───── Given entries ─────
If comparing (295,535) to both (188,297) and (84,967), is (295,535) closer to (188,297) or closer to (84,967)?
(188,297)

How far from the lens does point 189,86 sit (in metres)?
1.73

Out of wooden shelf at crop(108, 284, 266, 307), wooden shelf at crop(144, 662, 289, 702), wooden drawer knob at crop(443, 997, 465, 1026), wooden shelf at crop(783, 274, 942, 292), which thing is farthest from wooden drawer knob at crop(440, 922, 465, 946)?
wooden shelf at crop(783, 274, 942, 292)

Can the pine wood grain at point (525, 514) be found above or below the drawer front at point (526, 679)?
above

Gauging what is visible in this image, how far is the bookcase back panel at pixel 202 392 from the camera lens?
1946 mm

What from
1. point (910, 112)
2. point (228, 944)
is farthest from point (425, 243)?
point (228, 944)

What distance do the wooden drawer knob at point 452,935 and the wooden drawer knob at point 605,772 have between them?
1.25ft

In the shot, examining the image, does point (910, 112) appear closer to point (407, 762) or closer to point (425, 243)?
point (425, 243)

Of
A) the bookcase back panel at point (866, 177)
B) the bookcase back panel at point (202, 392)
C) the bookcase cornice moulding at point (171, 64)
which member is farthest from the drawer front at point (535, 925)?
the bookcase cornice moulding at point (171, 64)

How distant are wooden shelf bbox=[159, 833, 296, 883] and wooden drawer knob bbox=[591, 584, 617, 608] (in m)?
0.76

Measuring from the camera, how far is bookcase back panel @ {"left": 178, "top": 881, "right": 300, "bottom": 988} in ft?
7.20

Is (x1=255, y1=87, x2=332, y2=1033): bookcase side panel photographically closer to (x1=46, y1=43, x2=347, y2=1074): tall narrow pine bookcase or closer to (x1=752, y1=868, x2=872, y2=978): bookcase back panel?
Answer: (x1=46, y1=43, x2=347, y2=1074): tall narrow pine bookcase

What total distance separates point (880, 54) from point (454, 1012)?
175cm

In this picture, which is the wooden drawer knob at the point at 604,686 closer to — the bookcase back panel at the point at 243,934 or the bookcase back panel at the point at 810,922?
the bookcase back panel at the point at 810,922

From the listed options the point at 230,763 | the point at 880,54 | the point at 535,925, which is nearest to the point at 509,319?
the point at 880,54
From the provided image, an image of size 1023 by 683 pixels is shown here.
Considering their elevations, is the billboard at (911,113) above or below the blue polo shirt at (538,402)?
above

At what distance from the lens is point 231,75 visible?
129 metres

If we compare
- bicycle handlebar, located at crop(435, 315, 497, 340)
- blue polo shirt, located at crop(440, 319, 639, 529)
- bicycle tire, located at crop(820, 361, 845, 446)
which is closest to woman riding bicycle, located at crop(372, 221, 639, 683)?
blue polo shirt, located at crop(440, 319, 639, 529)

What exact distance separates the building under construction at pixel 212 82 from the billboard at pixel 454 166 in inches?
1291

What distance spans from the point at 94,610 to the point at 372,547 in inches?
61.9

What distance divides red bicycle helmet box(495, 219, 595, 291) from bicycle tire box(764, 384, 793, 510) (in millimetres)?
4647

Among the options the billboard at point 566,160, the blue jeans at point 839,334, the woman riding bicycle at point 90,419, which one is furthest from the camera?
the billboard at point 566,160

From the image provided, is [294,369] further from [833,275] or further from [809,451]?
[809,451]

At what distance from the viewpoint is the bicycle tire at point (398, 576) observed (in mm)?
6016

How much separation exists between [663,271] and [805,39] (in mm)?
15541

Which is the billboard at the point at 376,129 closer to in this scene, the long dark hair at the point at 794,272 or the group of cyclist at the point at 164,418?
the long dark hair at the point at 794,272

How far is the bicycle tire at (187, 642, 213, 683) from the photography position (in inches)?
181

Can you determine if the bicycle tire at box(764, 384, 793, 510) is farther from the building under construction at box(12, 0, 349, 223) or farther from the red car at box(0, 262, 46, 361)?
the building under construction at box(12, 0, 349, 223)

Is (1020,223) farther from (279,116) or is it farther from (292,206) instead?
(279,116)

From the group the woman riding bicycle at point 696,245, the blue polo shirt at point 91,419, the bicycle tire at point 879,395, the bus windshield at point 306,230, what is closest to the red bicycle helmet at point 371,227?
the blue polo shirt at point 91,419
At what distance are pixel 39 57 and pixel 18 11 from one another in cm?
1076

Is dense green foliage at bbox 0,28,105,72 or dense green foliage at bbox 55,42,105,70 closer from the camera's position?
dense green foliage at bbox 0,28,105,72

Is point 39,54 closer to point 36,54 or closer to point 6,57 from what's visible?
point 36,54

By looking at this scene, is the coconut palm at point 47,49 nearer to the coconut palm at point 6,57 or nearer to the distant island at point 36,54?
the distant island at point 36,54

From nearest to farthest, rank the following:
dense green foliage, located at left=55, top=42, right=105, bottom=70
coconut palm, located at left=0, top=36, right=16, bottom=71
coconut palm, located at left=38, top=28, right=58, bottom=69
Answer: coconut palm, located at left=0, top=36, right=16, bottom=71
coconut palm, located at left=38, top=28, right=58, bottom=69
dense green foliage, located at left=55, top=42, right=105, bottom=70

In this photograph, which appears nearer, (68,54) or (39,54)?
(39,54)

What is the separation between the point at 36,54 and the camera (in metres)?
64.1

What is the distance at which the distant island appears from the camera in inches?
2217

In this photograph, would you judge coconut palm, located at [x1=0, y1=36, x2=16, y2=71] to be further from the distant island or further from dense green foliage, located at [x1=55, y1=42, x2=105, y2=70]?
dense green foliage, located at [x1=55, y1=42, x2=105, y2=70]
─────
Return, word for word, each line from the line that contains "At what distance are" to the end of the listing above; include both end lines and nothing else.

At what distance are pixel 39 57 and pixel 18 11 from one another in cm?
1076

Is dense green foliage at bbox 0,28,105,72 or dense green foliage at bbox 55,42,105,70 closer from the camera's position?
dense green foliage at bbox 0,28,105,72

Is point 39,54 closer to point 36,54 or closer to point 6,57 from what's visible?
point 36,54

By looking at this scene, is the coconut palm at point 47,49 nearer to the coconut palm at point 6,57 or nearer to the distant island at point 36,54?
the distant island at point 36,54

From nearest to farthest, rank the following:
dense green foliage, located at left=55, top=42, right=105, bottom=70
coconut palm, located at left=0, top=36, right=16, bottom=71
coconut palm, located at left=38, top=28, right=58, bottom=69
Answer: coconut palm, located at left=0, top=36, right=16, bottom=71
coconut palm, located at left=38, top=28, right=58, bottom=69
dense green foliage, located at left=55, top=42, right=105, bottom=70

In this photograph, which appears nearer, (68,54) or (39,54)?
(39,54)

What is the separation between the point at 36,54 and the camera (in metres)?
64.1

What is the distance at which the distant island appears from the camera in inches?
2217

In this photograph, would you judge coconut palm, located at [x1=0, y1=36, x2=16, y2=71] to be further from the distant island or further from dense green foliage, located at [x1=55, y1=42, x2=105, y2=70]?
dense green foliage, located at [x1=55, y1=42, x2=105, y2=70]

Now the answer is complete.